→ WORK INSTRUCTIONS: Copy the lines below verbatim, but only from the line containing "From what you can see, which of" through the end of the data.
━━━━━ MATERIAL SUPPLIED
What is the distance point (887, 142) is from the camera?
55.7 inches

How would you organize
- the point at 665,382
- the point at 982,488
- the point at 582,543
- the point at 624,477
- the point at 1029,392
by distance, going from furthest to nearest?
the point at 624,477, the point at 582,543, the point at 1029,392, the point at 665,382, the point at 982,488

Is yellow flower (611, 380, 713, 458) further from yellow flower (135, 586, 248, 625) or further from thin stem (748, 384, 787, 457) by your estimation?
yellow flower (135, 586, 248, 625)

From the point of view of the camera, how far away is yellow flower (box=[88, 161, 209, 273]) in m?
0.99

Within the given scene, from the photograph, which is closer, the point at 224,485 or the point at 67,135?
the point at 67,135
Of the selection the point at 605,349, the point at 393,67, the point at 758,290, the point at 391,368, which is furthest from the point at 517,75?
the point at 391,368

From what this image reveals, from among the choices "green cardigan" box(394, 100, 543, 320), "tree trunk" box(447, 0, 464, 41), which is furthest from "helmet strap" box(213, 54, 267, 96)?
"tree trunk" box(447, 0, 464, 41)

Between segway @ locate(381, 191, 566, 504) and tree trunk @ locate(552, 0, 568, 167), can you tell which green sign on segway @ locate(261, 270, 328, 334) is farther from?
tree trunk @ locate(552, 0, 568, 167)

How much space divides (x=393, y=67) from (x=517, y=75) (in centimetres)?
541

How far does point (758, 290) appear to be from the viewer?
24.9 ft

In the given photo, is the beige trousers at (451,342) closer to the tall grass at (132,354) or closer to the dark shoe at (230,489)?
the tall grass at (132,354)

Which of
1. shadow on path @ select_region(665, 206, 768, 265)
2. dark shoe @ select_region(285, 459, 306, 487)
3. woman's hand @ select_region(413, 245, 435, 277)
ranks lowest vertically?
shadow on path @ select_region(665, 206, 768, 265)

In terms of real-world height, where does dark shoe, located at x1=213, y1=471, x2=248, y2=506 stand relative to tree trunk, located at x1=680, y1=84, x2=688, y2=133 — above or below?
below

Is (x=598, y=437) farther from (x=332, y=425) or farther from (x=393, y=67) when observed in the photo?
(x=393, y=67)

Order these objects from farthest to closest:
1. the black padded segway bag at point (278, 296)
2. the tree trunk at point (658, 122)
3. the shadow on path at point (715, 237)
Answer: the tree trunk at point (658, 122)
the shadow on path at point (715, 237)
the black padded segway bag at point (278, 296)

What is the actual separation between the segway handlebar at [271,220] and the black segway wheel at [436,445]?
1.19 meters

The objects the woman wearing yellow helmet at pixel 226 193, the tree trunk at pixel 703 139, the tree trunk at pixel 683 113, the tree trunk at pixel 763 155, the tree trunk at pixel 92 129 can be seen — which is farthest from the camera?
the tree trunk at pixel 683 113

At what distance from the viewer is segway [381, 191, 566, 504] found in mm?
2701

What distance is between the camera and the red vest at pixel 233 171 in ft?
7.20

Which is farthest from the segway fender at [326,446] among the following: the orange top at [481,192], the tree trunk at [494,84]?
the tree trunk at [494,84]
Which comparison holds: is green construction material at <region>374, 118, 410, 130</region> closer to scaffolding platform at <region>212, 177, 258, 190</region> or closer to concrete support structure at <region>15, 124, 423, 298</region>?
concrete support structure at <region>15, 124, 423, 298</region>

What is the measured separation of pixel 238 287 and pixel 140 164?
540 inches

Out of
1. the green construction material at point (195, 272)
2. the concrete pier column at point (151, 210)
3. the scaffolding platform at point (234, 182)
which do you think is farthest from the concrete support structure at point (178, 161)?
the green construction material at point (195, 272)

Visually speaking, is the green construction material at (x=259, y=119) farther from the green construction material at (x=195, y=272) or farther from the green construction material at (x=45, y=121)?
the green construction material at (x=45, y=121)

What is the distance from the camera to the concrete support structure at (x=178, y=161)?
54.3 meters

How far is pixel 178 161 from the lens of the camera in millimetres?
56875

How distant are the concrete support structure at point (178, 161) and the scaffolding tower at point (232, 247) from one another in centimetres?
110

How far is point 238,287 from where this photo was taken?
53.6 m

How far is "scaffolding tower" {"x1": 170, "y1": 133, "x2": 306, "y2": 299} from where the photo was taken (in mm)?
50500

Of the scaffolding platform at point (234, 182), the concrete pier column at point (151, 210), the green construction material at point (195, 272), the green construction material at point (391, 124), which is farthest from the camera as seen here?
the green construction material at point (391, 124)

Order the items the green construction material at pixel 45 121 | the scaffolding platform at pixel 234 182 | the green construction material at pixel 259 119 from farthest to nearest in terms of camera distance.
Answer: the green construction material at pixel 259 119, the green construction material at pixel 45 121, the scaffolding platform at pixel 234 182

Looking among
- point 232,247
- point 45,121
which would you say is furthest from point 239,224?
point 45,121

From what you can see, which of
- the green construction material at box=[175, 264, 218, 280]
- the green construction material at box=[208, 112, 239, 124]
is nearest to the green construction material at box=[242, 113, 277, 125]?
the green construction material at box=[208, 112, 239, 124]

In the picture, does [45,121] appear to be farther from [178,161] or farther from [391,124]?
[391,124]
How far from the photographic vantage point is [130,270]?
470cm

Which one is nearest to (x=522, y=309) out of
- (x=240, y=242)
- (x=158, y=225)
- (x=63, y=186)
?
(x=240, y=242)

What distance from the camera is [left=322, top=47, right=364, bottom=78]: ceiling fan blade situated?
━━━━━━━━━━
→ RIGHT ANSWER:
From what you can see, which of
- the green construction material at box=[175, 264, 218, 280]
- the green construction material at box=[208, 112, 239, 124]
is nearest to the green construction material at box=[242, 113, 277, 125]?
the green construction material at box=[208, 112, 239, 124]

In the picture, does [45,121] appear to be farther from [178,161] or farther from [391,124]?
[391,124]
How far from the photographic vantage point is [130,270]?
470cm

Which one is nearest to (x=522, y=309) out of
- (x=240, y=242)
- (x=158, y=225)
- (x=63, y=186)
?
(x=240, y=242)

What distance from the camera is [left=322, top=47, right=364, bottom=78]: ceiling fan blade situated?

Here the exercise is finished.